任务列表:
**a.** 在哈夫曼编码原文中，优先队列pq按照什么顺序排列插入的节点？
**b.** 请从哈夫曼编码原文的最后一行之后接着往下续写。
==== 原文
专栏首页CS-Data Structure-Huffman哈夫曼编码和数据压缩Java
原创

哈夫曼编码和数据压缩Java

哈夫曼的实现和代码:

Huffman Node 的类定义:

class HFMTreeNode {
    int freq; //权值
    String s; //节点数据

    HFMTreeNode parent;
    HFMTreeNode left;
    HFMTreeNode  right;

    public  HFMTreeNode(int freq, String s){  //构造函数
        this.freq = freq;
        this.s = s;
    }
}

Huffman Tree 的类定义:

map: Map, 储存每个string及其对应的频率

encode_map: Map, 储存每个string及其编码

pq: 优先队列,每次插入按照HFMTreeNode的频率,从小到大排列

public class HFMTree {
    private  String[] data;
    private HFMTreeNode root;

    //Use dictionary to store: string-frequency 
    private Map<String, Integer> map = new HashMap<>();
    
    //Use dictionary to store: string-encoded string
    private Map<String, String> encode_map = new HashMap<>();
    
    //Use priority queque to store: HFMTreeNode 
    private PriorityQueue<HFMTreeNode> pq = new PriorityQueue<>(
            (HFMTreeNode a, HFMTreeNode b) -> {
                if( a.freq < b.freq)
                    return -1;
                else
                    return 1;
            }
    );
    
    //构造函数
    public HFMTree(String[] data){
        this.data = data;
    }
    
    //类方法:
    public void count_freq();                                                       //第一步
    public void create_node_in_pq();                                                //第二步
    public HFMTreeNode build_Tree();                                                //第三步
    public void setEncode_map(HFMTreeNode root, String code);                       //第四步
    public String encoded(String[] data);                                           //第五步
    public String decoded(String encoded_string);                                   //第六步
    public String search_encoded_map(String value);                  //第六步的hepler function 
    
    //Spilt string into string array
    static public String[] String_to_StringArr(String string);
    public void tree_print(HFMTreeNode root); //traversal the tree 
    public void map_print(); //print the string-freq information
    public void encode_map_print(); //print the string-encoded string information  

}

具体实现:

第一步:计算每个string的权值(出现的频率)

第二步:构造优先队列

第三步:构造Huffman Tree

第四步:遍历Huffman Tree, 计算并保存每个string对应的编码

第五步:加密

第六步:解密

第一步:计算每个string的权值(出现的频率), 存储到map结构里面

//Step1: Count each string freq and put them in the map set
    public void count_freq(){
        for(int i = 0; i<data.length; i++){
            if(map.containsKey(data[i]) ){
                int freq = map.get(data[i]) + 1;
                map.put(data[i], freq);
            }else
                map.put(data[i], 1);
        }
    }

第二步:创建新的HFMTreeNode, 在优先队列里面添加每一个Huffman Node

//Step2 : Create each  tree node from map into pq
    public void create_node_in_pq(){
        for( String s: map.keySet()){
            HFMTreeNode hfmTreeNode = new HFMTreeNode(map.get(s), s);
            pq.add(hfmTreeNode);
        }
    }

第三步:每次去优先队列里面的前两个,组成一个新的Huffman Node, 添加到优先队列里面,再重复第三步,直到优先队列只剩下一个Huffman Node

//Step3: return the root node of Huffman tree
    public HFMTreeNode build_Tree(){
        if(pq.size() == 0)
========
==== 数据摘录
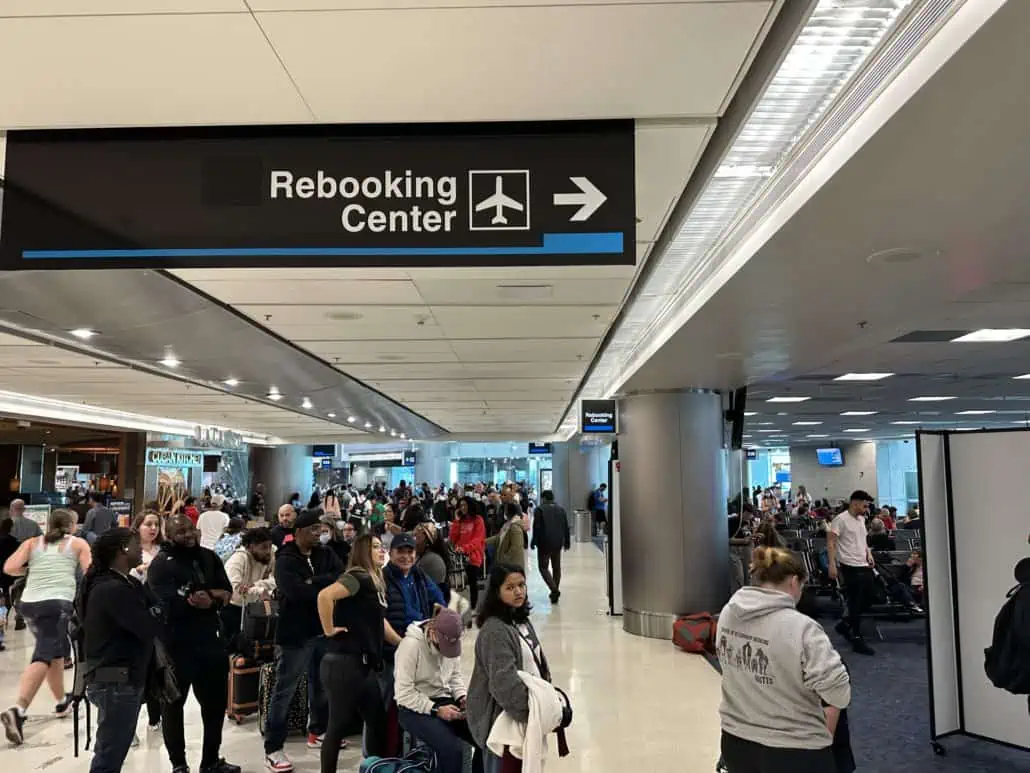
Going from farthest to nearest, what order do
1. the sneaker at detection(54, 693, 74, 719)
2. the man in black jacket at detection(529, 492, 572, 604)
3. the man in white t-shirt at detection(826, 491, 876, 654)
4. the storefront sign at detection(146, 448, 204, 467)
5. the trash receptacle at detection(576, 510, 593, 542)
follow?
========
依序答案:
**a.** 按照HFMTreeNode的频率，从小到大排列。

**b.**
            return null;
        if(pq.size() == 1)
            return pq.peek();

        while(pq.size() >= 2){
            HFMTreeNode first = pq.poll();
            HFMTreeNode second = pq.poll();

            int new_freq = first.freq + second.freq;
            HFMTreeNode new_node = new HFMTreeNode(new_freq, null);
            new_node.left = first;
            new_node.right = second;

            first.parent = new_node;
            second.parent = new_node;

            pq.offer(new_node);
        }

        //最后只剩一个,就是 root;
        this.root = pq.peek();
        return pq.peek();

    }

第四步:遍历Huffman Tree, 找到每个叶节点,存入每个string对应的编码

//Step4: encode the string and store them into map
    public void setEncode_map(HFMTreeNode root, String code){
        if(root ==null)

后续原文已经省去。